Sausage Apples and Onions Ingredients

Everything you need to make sausage, apples, and onions over orzo pasta.

  • Orzo Pasta: This small, rice-shaped pasta soaks up flavors beautifully. If unavailable, substitute with rice or a small pasta like acini di pepe or couscous.

    Hot Italian Sausage: Spicy sausage adds a flavorful kick that pairs well with the apples’ sweetness. Sweet Italian sausage or chicken sausage can be used for a milder taste.

    Fuji Apples: Known for their crisp texture and balanced sweetness, Fuji apples hold up well in cooking. Honeycrisp or Gala apples are also good alternatives.

Test Kitchen Notes

  • Browning the Sausage: Ensure the sausage is well-browned to develop a rich flavor. The caramelized bits on the pot's bottom will add depth when deglazed with chicken stock.

    Cooking the Apples and Onions: Allow apples and onions to caramelize slowly for enhanced sweetness, which balances the sausage's spiciness.

    Deglazing the Pan: Use chicken stock to lift the flavorful bits from the bottom of the pot and incorporate them into the sauce for added richness.

    Serving Suggestions: This dish is delicious on its own but can be complemented with buttered garlic bread or a simple side salad.

FAQs

What type of sausage works best with apples?

Can I use a different type of apple?

What other dishes pair well with orzo pasta?

Prep time 15mins
Cook time 45mins
Serves or Makes: 4

Recipe Card

ingredients

  • 2 cups orzo pasta or rice, cooked according to the package directions
  • 2 tablespoons neutral oil
  • 1 pound hot Italian sausage
  • 2 tablespoons unsalted butter
  • 2 large Fuji apples, cored and cut into ½ inch dice
  • 2 large onions, sliced into ¼ inch thick half moons
  • Kosher salt and black pepper, to taste
  • 3 garlic cloves, minced
  • 1 tablespoon fresh thyme
  • 1 cup chicken stock (or vegetable stock)
  • 1 cup unsweetened apple sauce
  • Freshly grated Parmigiano Reggiano, for serving
  • Fresh parsley, chopped for garnish
  • Garlic bread, for serving (optional)

Method

  • Step 1

    In a large pot or dutch oven, heat oil over medium heat.
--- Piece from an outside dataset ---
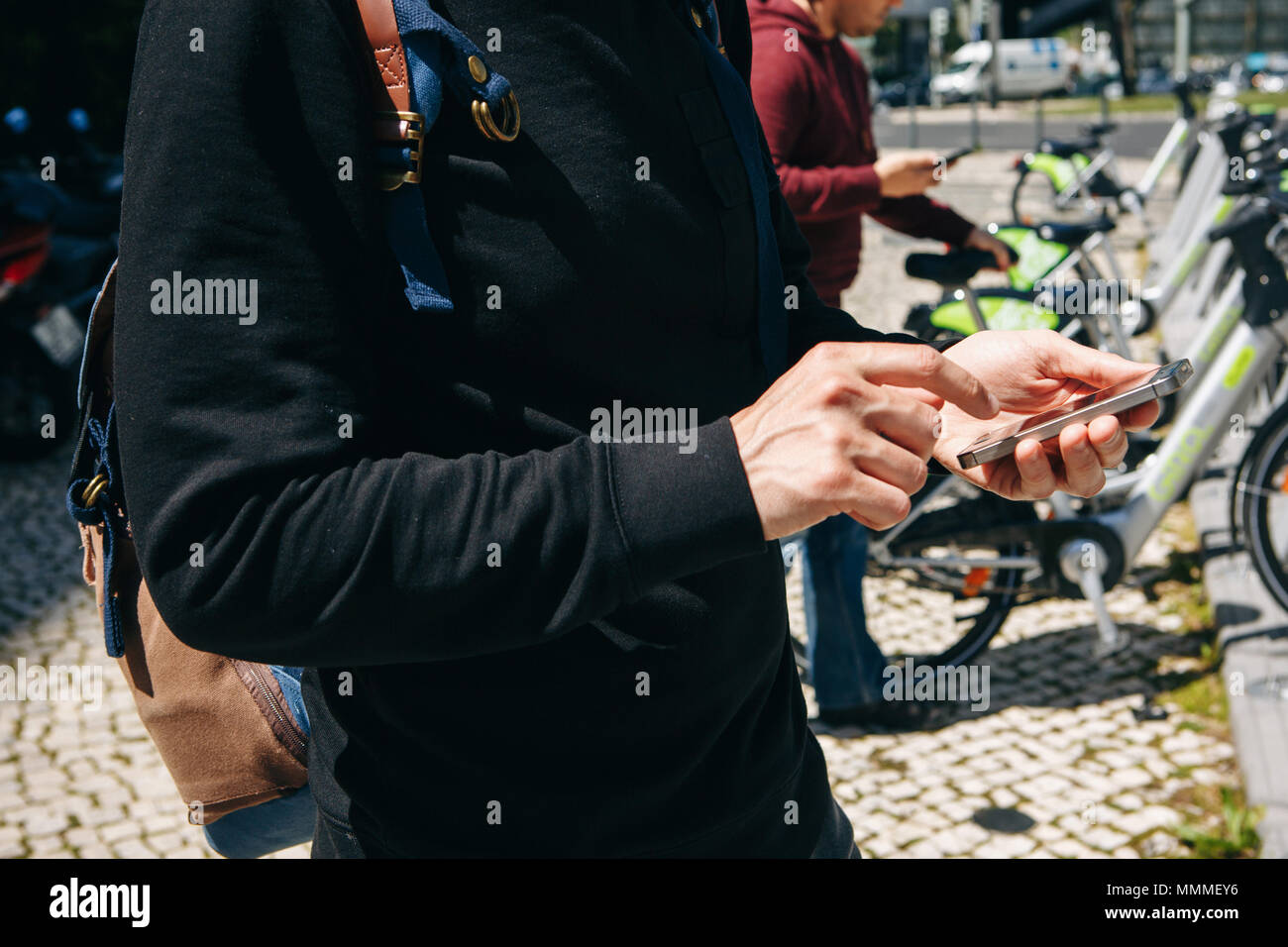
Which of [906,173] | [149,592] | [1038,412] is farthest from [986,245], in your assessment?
[149,592]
Add in sausage and crumble using the back of a wooden spoon to break into small pieces. Cook sausage until completely browned and no longer pink, about 8 minutes.

  • Step 2

    Leaving about 1 tablespoon of fat in the pot, transfer the sausage to a strainer set over a bowl to drain off any excess fat. Set aside.

  • Step 3

    In the same pot melt the butter over medium heat. Add in the apples and onions. Season with salt and pepper. Cook down, stirring occasionally for 30 minutes until softened and slightly browned. Stir in the garlic and thyme and cook 1 to 2 more minutes.

  • Step 4

    Meanwhile, boil orzo (or rice) in salted water according to package directions, about 8 minutes. Drain and keep covered until ready to serve.

  • Step 5

    Return the drained sausage back to the pot and stir together. Stir in the stock to deglaze the pan, followed by the apple sauce. Stir occasionally and let simmer for 10 minutes until sauce has reduced and thickened, season to taste. Remove from heat.

  • Step 6

    Serve over warm orzo topped with grated parmesan cheese, parsley, and buttered garlic bread if desired.